How to transition from corporate to start-up without burning out

Joel Svensson

Going from the office to the garage (or co-working space) can be a bit of a shock, especially if you’ve been straddling the corporate ladder for a long time. Suddenly, there are ten thousand decisions to make each day - from how to write your prospectus to how to make your own lattés.

It’s a lifestyle that lends itself easily to exhaustion. So, we’ve put together a helpful transition package to see you through orientation.

#1 Exercise

Stress, exhaustion, psychological distress – exercise has been shown to slay them all. Integrating cardio into your routine is essential if you want to weather the rigours of the start-up lifestyle.

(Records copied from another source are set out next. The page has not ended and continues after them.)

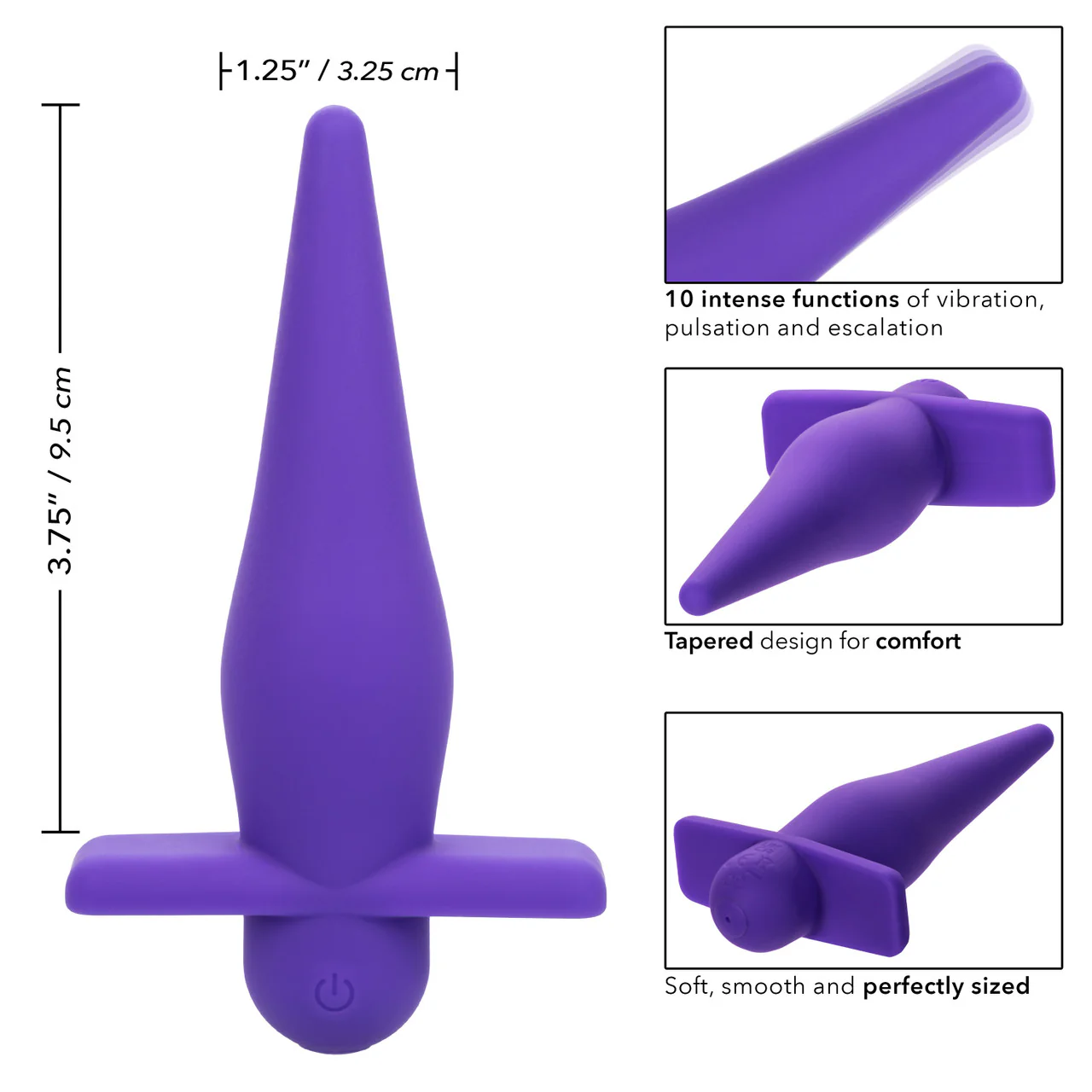 Anal Toys Rechargeable Silicone High Intense Probe - Purple - Image 6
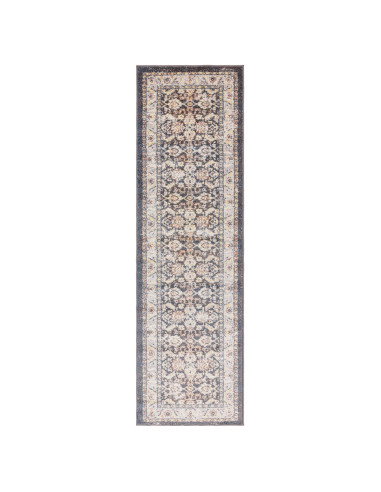 Elevate your space with the Flores Farah FR07 classic rug, featuring a timeless medallion pattern and durable, easy-care polypr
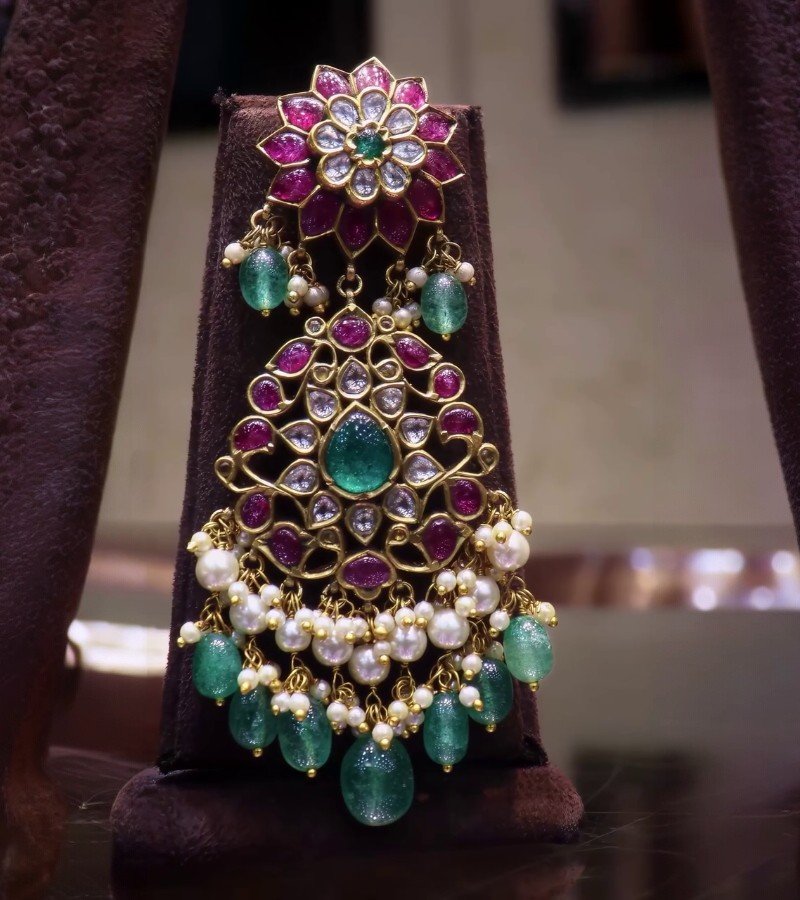 Kundan Rani Necklace Set image 1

And it doesn’t have to be much. Even daily 30-minute walks have been shown to reduce stress and improve one’s mood.

#2 Watch your back

If most of your work happens sitting down, pay close attention to how you sit. Back pain is at epidemic levels the world over, and as an entrepreneur, the last thing you need is to have to go to meetings with grapefruit-sized knots in your back.

Chronic pain blunts focus and is one of the top causes for people needing a sick day. And especially when you’re just starting out, personal leave is a luxury you can ill afford.

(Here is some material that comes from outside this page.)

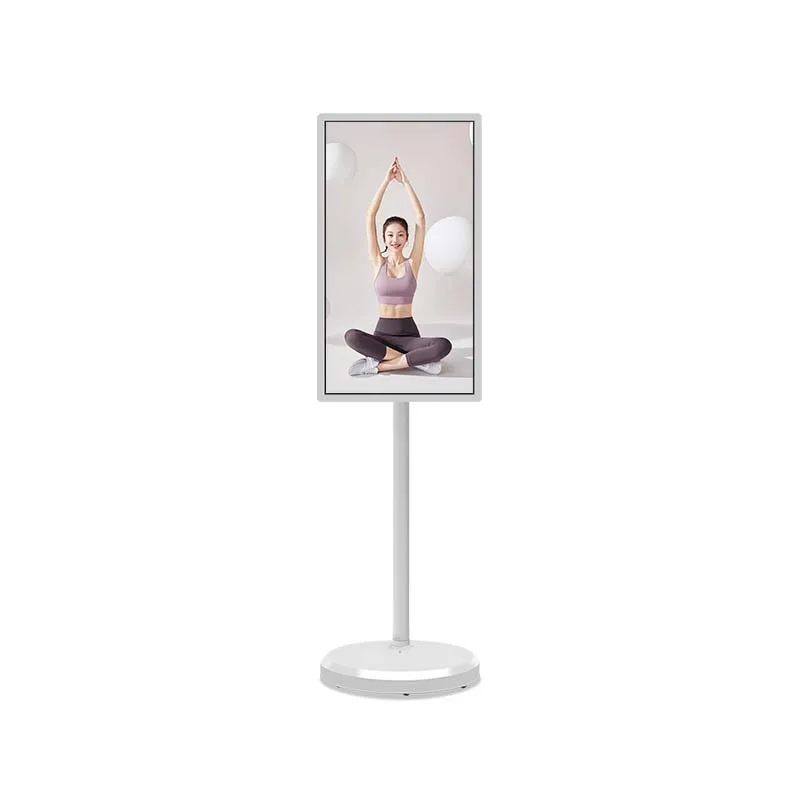 21.5 Inch Portable Android Smart Display TV Floor Standing Indoor Menu Board with USB Interface Digital Signage Displays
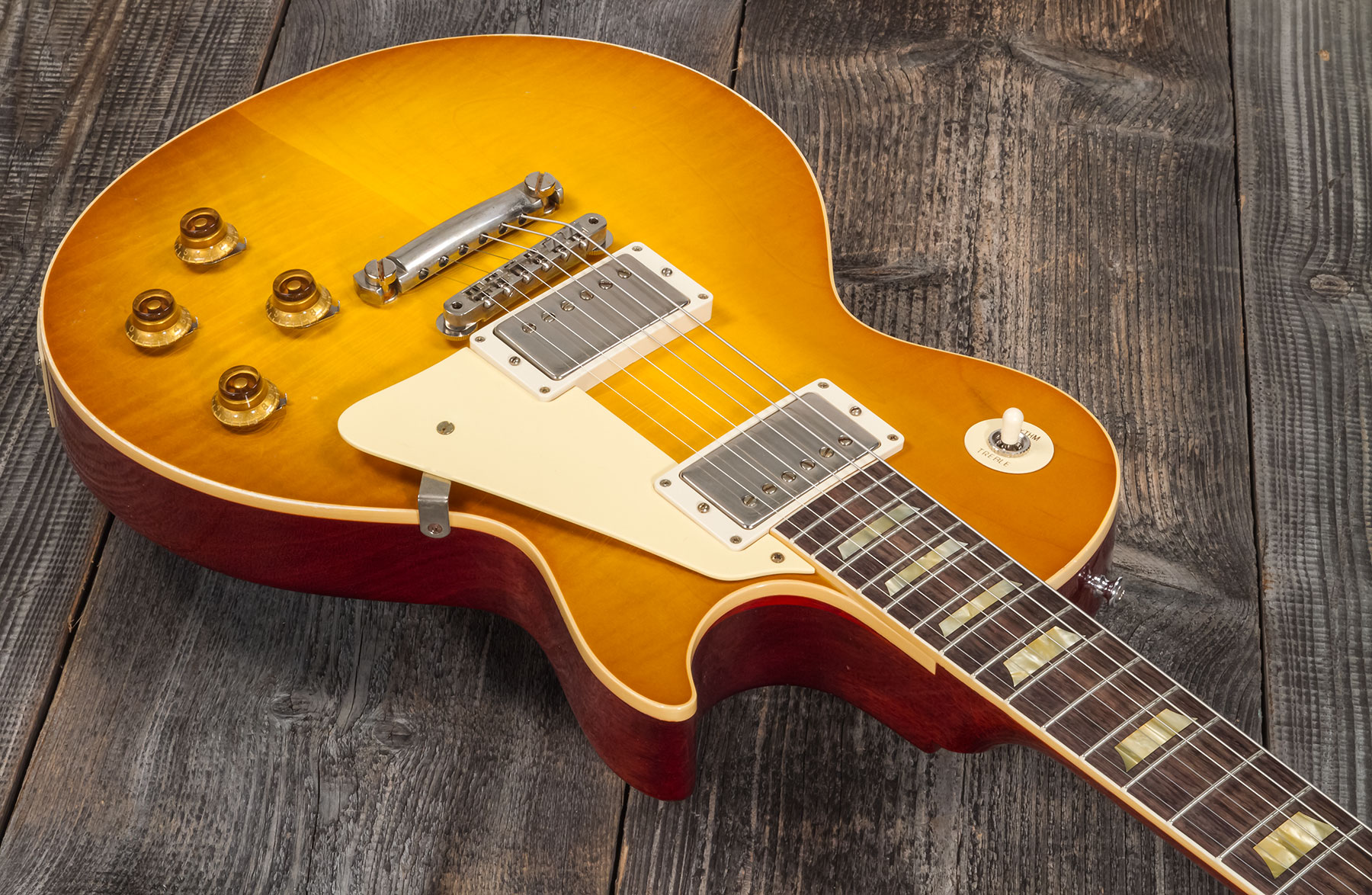 Gibson Custom Shop Murphy Lab Les Paul Standard 1958 Reissue 2h Ht Rw #821279 - Light Aged Lemon Burst - Guitarra eléctrica de corte único. - Variatio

Save yourself some lumbar woes and make sure you’re sitting in as ergonomic a position as possible while working. You may also want to break up your work periods with stretching exercises.

#3 Drink water

For some reason, the one fluid we most need to survive is usually the first to go during stressful periods – and the cost is high. Not giving your body enough water can often result in increased appetite, muscle tension and loss of focus. Do yourself a favour and keep a fresh jug near your workstation.

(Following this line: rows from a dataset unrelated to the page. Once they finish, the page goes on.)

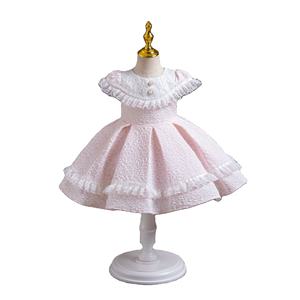 فستان سهرة جديد للفتيات الصغيرات مزين بالدانتيل والتول متعدد الطبقات لحفلات أعياد الميلاد والمناسبات - Product Image 1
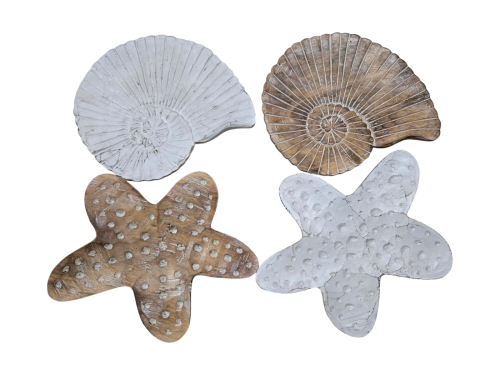 BANDEJA MADERA 25cm  pack 2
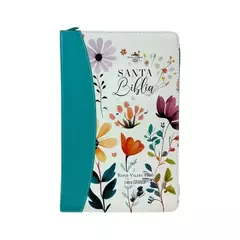 Biblia Reina Valera 1960 065Czti L 12P 14X21 Pjr Cp Jardin Turquesa - comprar online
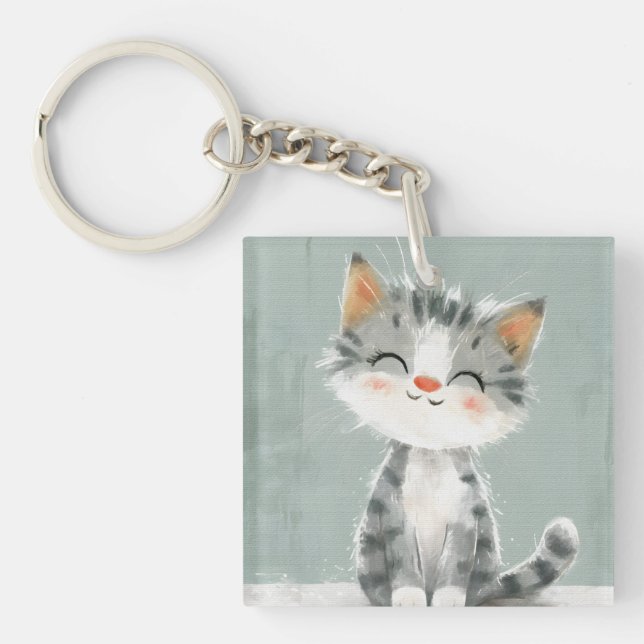 Smiling Whiskers Key Ring (Front)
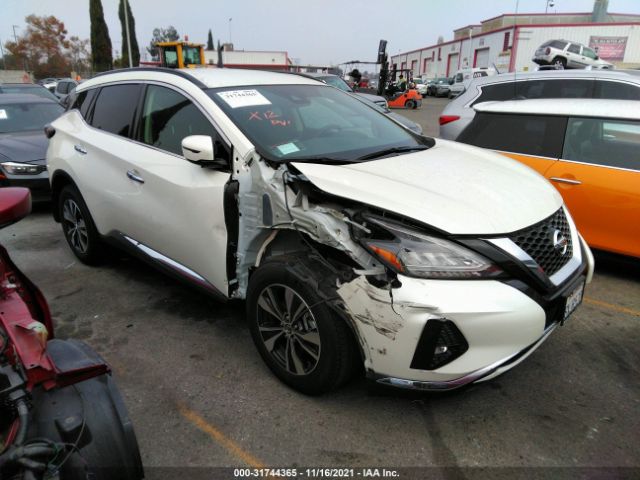 nissan murano 2021 5n1az2bj1mc111507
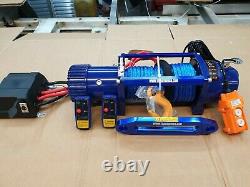 Recovery Truck 12v Electric Winches Synthetic Rope Couverture Gratuite @ £325.00 Inc Cuve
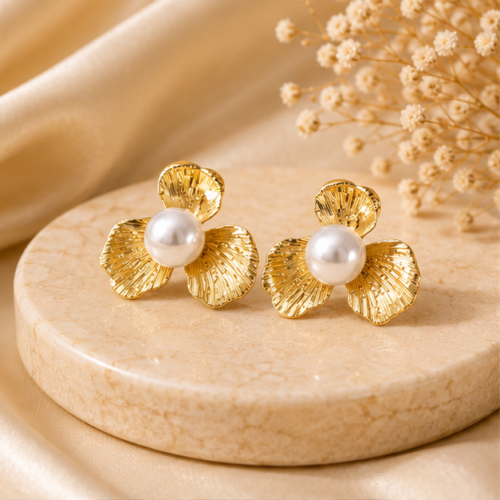Botanical Pearl Petal Studs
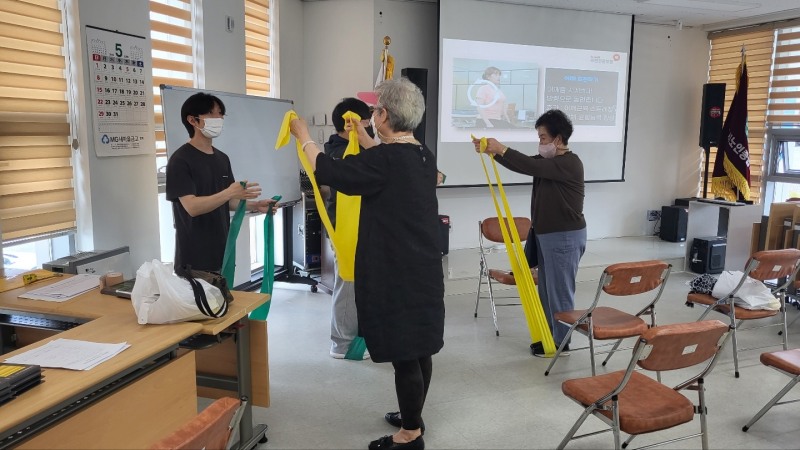 경동대 학생들, 사할린 귀국동포 대상 의료봉사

#4 Give yourself a schedule

One of the downsides of being your own boss is that it’s easier than you might think to fall into the habit of working all the time, especially when there’s no office to clock in and out of.

Getting a business off the ground is tough work, and while you may have to put in some long hours and answer your phone outside of hours some nights, it’s also important to carve out some regular personal time. Winding down after work is an important part of revving up for the next day.

#5 Dress the part

Even if you’re working from home a lot, it can really help to put on some work clothes. This will do more than help switch to “work mode”; getting into the habit of working in your pyjamas can make it more difficult for you to relax during those times when actually should be wearing pyjamas.

It’s a small detail, but blurring the lines between work and important non-work activities (such as sleep) can have adverse effects on both.

#6 Don’t isolate yourself

If you’re used to working in an office, it may come as a shock when, at the end of your first month as an entrepreneur, you realise you haven’t had a casual chat with anyone in weeks.

When you’re setting your own hours, it’s vital for your wellbeing that you also set a social calendar. Socialising will help you relax and process your thoughts.

#7 Get some vitamin S

Silence is golden. In fact, in today’s world of hyper-busyness, it’s never been more valuable. Research shows that taking a few quiet moments each day to practice mindfulness can rebalance your hormones and improve mood and mental performance.

Remember, you’re more than an employee now. You’re the engine that drives your business, and if you want that business to keep ticking over, you need to maintain yourself with a certain amount of devotion.